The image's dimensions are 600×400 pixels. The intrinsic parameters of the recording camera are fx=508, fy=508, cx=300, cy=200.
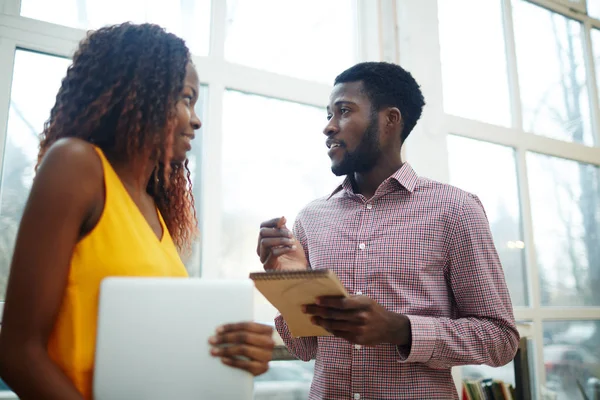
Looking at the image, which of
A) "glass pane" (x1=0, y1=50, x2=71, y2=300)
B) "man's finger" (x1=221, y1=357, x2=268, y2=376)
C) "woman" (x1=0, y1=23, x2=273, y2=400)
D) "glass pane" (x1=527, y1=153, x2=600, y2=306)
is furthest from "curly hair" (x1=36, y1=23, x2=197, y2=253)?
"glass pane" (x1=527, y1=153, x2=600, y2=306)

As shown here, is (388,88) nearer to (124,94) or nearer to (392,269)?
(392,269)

————

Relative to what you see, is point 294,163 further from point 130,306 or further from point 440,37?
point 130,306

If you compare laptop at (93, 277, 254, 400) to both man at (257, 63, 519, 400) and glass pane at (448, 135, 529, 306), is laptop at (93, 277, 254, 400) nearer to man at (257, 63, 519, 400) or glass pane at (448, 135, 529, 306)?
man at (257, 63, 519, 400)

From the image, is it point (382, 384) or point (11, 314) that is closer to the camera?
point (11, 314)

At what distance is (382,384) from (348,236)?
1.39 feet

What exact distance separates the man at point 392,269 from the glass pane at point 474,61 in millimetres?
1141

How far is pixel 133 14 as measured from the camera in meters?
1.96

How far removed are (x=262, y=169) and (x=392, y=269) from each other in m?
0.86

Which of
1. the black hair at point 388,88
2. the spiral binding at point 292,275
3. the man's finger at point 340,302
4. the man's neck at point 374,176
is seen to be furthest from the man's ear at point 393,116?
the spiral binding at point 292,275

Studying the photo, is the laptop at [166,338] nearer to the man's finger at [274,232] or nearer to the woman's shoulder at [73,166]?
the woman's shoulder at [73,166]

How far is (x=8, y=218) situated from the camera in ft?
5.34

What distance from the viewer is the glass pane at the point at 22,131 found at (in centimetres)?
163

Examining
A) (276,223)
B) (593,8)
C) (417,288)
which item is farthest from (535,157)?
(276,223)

————

Copy the lines again, starting at the line that has "The image's dimensions" and stopping after the line that has "y1=23, x2=273, y2=400)". Replace "glass pane" with "window pane", keep everything else unchanged, and omit the pictures.

# RESULT FOR THIS TASK:
The image's dimensions are 600×400 pixels. The intrinsic parameters of the recording camera are fx=508, fy=508, cx=300, cy=200.
Looking at the image, which of
A) "window pane" (x1=0, y1=50, x2=71, y2=300)
B) "man's finger" (x1=221, y1=357, x2=268, y2=376)
C) "woman" (x1=0, y1=23, x2=273, y2=400)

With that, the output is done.